The global field of social innovation is gathering momentum. There is now an Office for Social Innovation in the US, the UK Government recently appointed an Advisor to the Prime Minister on Social Innovation and the European Commission has already made significant investments in both research and practical projects which aim to support and enable social innovation. All over the world there are organisations and institutions incorporating social innovation into strategies to combat societal problems such as ageing and poverty, for example the Centro de Innovation Social in Colombia.
Yet despite thriving practitioner networks and a real commitment from policymakers and foundations to support social innovation, empirical and theoretical knowledge of social innovation remains uneven. Even though there are many organisations working in this field, much more could be done to bring these networks, organisations and individuals together.
The first Social Frontiers Research Conference took place at Glasgow Caledonian University London campus in Shoreditch, East London on the 14 and 15 of November 2013. Over the two days, Social Frontiers brought together 120 individuals from across the world with the aim of strengthening the community of social innovation researchers. The conference itself was organised through a collaboration of Nesta, TEPSIE (The Young Foundation), The Rockefeller Foundation and Glasgow Caledonian University (GCU). The conference also had support from the Social Innovation Exchange (SIX), DESIS Network and the Skoll Centre for Social Entrepreneurship at Oxford.
The aim of Social Frontiers, was to build and strengthen the community of social innovation researchers. By bringing together a multiplicity of voices and perspectives on social innovation we wanted to strengthen and extend existing networks, share learning, promote collaboration, identify gaps in knowledge and work together to build a common research agenda for the next decade. Our goal for Social Frontiers was to begin to develop a more robust empirical and theoretical foundation for social innovation, understood as the generation, experimentation and application of new practices for addressing societal challenges.
We’ve put together a collection of different resources related to the conference here but we’ll update it regularly with blogs from participants, a video of the conference and videos of the keynote speakers and more.
Frances Westley on 'The History of Social Innovation'
Geoff Mulgan on 'Setting a future research agenda for social innovation'
Marianna Mazzucato on 'The Entrepreneurial State'
Roberto Magabeira Unger in conversation with Geoff Mulgan on 'The task of the social movement'
Glasgow Caledonian University is committed to entrepreneurialism and innovation to improve society and aims to transform the lives of the poorest through innovative research examining the relationship between society and business. Currently GCU promotes social innovation activities and programmes with it networks in business, civil society, government and the education sector and through a number of activities hosting international conferences that actively promote social innovation.

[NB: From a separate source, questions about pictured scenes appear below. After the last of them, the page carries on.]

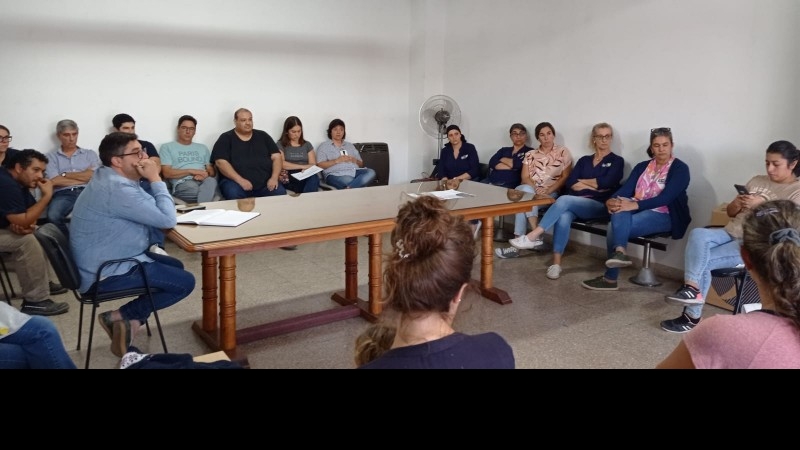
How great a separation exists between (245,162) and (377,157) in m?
1.55

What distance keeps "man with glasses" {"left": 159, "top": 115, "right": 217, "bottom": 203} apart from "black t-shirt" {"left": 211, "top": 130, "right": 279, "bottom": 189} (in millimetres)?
120

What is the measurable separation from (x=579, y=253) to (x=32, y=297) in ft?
13.3

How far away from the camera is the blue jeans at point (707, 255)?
343cm

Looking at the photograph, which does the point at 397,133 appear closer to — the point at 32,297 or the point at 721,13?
the point at 721,13

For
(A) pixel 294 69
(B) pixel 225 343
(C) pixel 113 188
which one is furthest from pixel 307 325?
(A) pixel 294 69

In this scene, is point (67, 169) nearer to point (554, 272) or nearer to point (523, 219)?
point (523, 219)

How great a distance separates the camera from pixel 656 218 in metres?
4.19

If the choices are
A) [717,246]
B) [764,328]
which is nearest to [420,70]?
[717,246]

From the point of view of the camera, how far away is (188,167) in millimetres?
5410

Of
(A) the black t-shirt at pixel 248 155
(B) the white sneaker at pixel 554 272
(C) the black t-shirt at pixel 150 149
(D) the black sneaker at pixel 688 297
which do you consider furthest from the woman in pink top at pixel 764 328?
(C) the black t-shirt at pixel 150 149

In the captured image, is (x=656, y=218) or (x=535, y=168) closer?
(x=656, y=218)

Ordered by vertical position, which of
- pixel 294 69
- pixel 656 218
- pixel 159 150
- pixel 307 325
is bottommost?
pixel 307 325
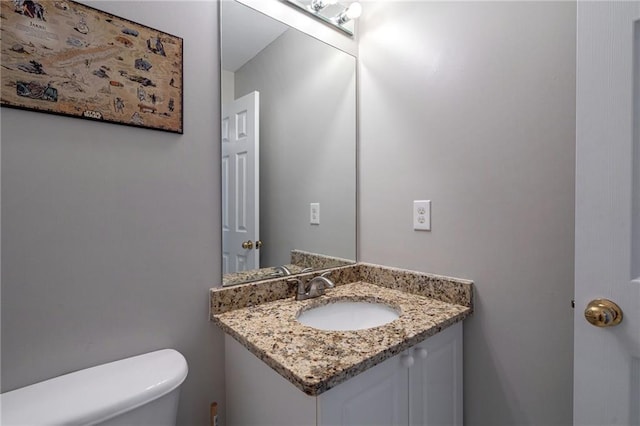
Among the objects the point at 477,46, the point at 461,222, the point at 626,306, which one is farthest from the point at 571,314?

TEPSIE is a research collaboration between six European institutions aimed at understanding the Theoretical, Empirical and Policy foundations for developing the field of Social Innovation in Europe (TEPSIE). The project explores the barriers to innovation, as well as the structures and resources that are required to support social innovation at the European level. The aim is to identify what works in terms of measuring and scaling innovation, engaging citizens and using online networks to maximum effect in order to assist policy makers, researchers and practitioners working in the field of social innovation. To find out more about social innovation research in Europe please visit:www.siresearch.eu
A network of design labs, based in design schools and design-oriented universities, actively involved in promoting and supporting sustainable change.
The Rockefeller Foundation aims to achieve equitable growth by expanding opportunity for more people in more places worldwide, and to build resilience by helping them prepare for, withstand, and emerge stronger from acute shocks and chronic stresses.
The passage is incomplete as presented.